▶ Exercise
Reproduce only the lines from the one containing "body_size: 266" through the end of the data, exactly as they stand.

▶ Given records
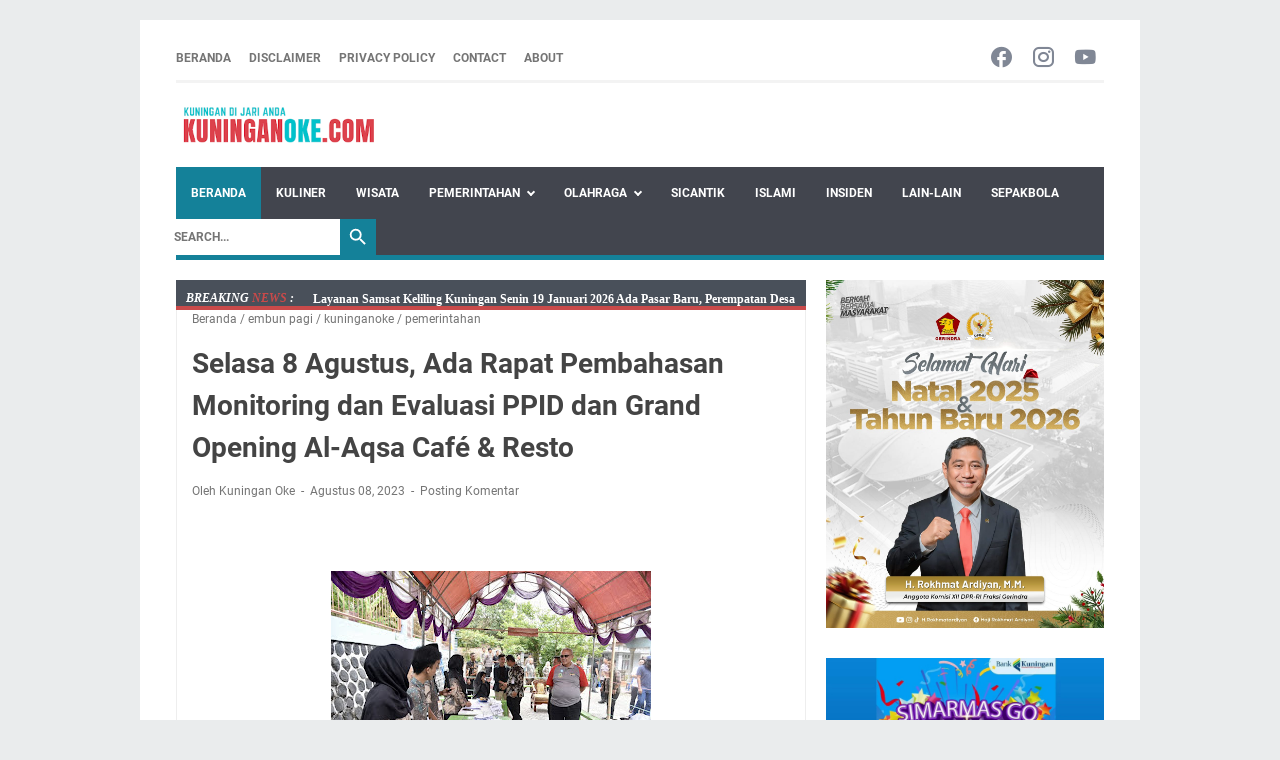

--- FILE ---
content_type: text/html; charset=UTF-8
request_url: https://www.kuninganoke.com/b/stats?style=BLACK_TRANSPARENT&timeRange=ALL_TIME&token=APq4FmDGu2SwX23UmeMs6f5LRJTbihTun4UY7zJp8-lMKCP86YQPe4KThfywCcLbjcJqKOeSdtBM2lt8HW0sE_s8QjCeCD-5lA
body_size: -194
content:
{"total":2995675,"sparklineOptions":{"backgroundColor":{"fillOpacity":0.1,"fill":"#000000"},"series":[{"areaOpacity":0.3,"color":"#202020"}]},"sparklineData":[[0,35],[1,34],[2,29],[3,34],[4,37],[5,45],[6,27],[7,42],[8,38],[9,48],[10,47],[11,36],[12,30],[13,31],[14,29],[15,43],[16,47],[17,39],[18,33],[19,100],[20,31],[21,42],[22,28],[23,33],[24,35],[25,28],[26,35],[27,57],[28,58],[29,44]],"nextTickMs":97297}

--- FILE ---
content_type: text/html; charset=utf-8
request_url: https://www.google.com/recaptcha/api2/aframe
body_size: 266
content:
<!DOCTYPE HTML><html><head><meta http-equiv="content-type" content="text/html; charset=UTF-8"></head><body><script nonce="JLdpcuLwemsZs3yNqATfGw">/** Anti-fraud and anti-abuse applications only. See google.com/recaptcha */ try{var clients={'sodar':'https://pagead2.googlesyndication.com/pagead/sodar?'};window.addEventListener("message",function(a){try{if(a.source===window.parent){var b=JSON.parse(a.data);var c=clients[b['id']];if(c){var d=document.createElement('img');d.src=c+b['params']+'&rc='+(localStorage.getItem("rc::a")?sessionStorage.getItem("rc::b"):"");window.document.body.appendChild(d);sessionStorage.setItem("rc::e",parseInt(sessionStorage.getItem("rc::e")||0)+1);localStorage.setItem("rc::h",'1768855458922');}}}catch(b){}});window.parent.postMessage("_grecaptcha_ready", "*");}catch(b){}</script></body></html>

▶ Written answer
body_size: 266
content:
<!DOCTYPE HTML><html><head><meta http-equiv="content-type" content="text/html; charset=UTF-8"></head><body><script nonce="JLdpcuLwemsZs3yNqATfGw">/** Anti-fraud and anti-abuse applications only. See google.com/recaptcha */ try{var clients={'sodar':'https://pagead2.googlesyndication.com/pagead/sodar?'};window.addEventListener("message",function(a){try{if(a.source===window.parent){var b=JSON.parse(a.data);var c=clients[b['id']];if(c){var d=document.createElement('img');d.src=c+b['params']+'&rc='+(localStorage.getItem("rc::a")?sessionStorage.getItem("rc::b"):"");window.document.body.appendChild(d);sessionStorage.setItem("rc::e",parseInt(sessionStorage.getItem("rc::e")||0)+1);localStorage.setItem("rc::h",'1768855458922');}}}catch(b){}});window.parent.postMessage("_grecaptcha_ready", "*");}catch(b){}</script></body></html>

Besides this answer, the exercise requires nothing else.